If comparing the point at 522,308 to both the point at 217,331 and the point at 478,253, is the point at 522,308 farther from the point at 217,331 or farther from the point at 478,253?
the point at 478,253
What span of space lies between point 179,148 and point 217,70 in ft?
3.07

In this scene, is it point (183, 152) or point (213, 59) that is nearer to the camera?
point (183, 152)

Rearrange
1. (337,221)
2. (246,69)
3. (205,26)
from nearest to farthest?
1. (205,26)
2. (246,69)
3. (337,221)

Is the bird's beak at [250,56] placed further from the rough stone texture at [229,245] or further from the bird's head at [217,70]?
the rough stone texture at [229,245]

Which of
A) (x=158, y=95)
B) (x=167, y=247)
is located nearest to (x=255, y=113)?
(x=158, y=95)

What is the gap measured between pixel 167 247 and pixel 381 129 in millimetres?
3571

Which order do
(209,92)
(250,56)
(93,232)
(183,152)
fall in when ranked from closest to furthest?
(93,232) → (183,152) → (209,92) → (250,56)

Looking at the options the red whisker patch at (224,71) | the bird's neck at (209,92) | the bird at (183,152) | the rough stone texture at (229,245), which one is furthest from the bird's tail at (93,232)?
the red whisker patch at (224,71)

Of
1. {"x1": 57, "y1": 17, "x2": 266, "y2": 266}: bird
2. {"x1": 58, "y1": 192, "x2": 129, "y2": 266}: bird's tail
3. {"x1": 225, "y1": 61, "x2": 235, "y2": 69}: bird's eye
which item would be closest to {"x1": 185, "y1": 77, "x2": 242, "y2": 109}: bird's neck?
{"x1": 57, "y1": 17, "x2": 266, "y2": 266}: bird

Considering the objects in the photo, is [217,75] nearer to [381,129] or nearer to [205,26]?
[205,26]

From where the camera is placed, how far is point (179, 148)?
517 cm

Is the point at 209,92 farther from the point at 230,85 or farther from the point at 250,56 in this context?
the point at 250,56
##############################
:: PROBLEM DETAILS ::
Copy out all of the material above word for word.

:: SOLUTION FOR THIS EXERCISE ::
If comparing the point at 522,308 to both the point at 217,331 and the point at 478,253, is the point at 522,308 farther from the point at 217,331 or farther from the point at 478,253?
the point at 478,253
What span of space lies between point 179,148 and point 217,70 in ft?
3.07

In this scene, is it point (183, 152) or point (213, 59) that is nearer to the camera?
point (183, 152)

Rearrange
1. (337,221)
2. (246,69)
3. (205,26)
from nearest to farthest?
1. (205,26)
2. (246,69)
3. (337,221)

Is the bird's beak at [250,56] placed further from the rough stone texture at [229,245] or further from the bird's head at [217,70]?
the rough stone texture at [229,245]

Which of
A) (x=158, y=95)
B) (x=167, y=247)
is located nearest to (x=255, y=113)?
(x=158, y=95)

What is the gap measured between pixel 167 247 and pixel 381 129 in millimetres?
3571

Which order do
(209,92)
(250,56)
(93,232)
(183,152)
fall in when ranked from closest to furthest?
(93,232) → (183,152) → (209,92) → (250,56)

Looking at the options the red whisker patch at (224,71) | the bird's neck at (209,92) | the bird at (183,152) | the rough stone texture at (229,245), which one is furthest from the bird's tail at (93,232)?
the red whisker patch at (224,71)

Of
1. {"x1": 57, "y1": 17, "x2": 266, "y2": 266}: bird
2. {"x1": 58, "y1": 192, "x2": 129, "y2": 266}: bird's tail
3. {"x1": 225, "y1": 61, "x2": 235, "y2": 69}: bird's eye
which item would be closest to {"x1": 185, "y1": 77, "x2": 242, "y2": 109}: bird's neck?
{"x1": 57, "y1": 17, "x2": 266, "y2": 266}: bird

Considering the objects in the photo, is [217,75] nearer to [381,129] or nearer to [205,26]?
[205,26]

From where the camera is placed, how far is point (179, 148)?
517 cm

Is the point at 209,92 farther from the point at 230,85 or farther from the point at 250,56 in this context?
the point at 250,56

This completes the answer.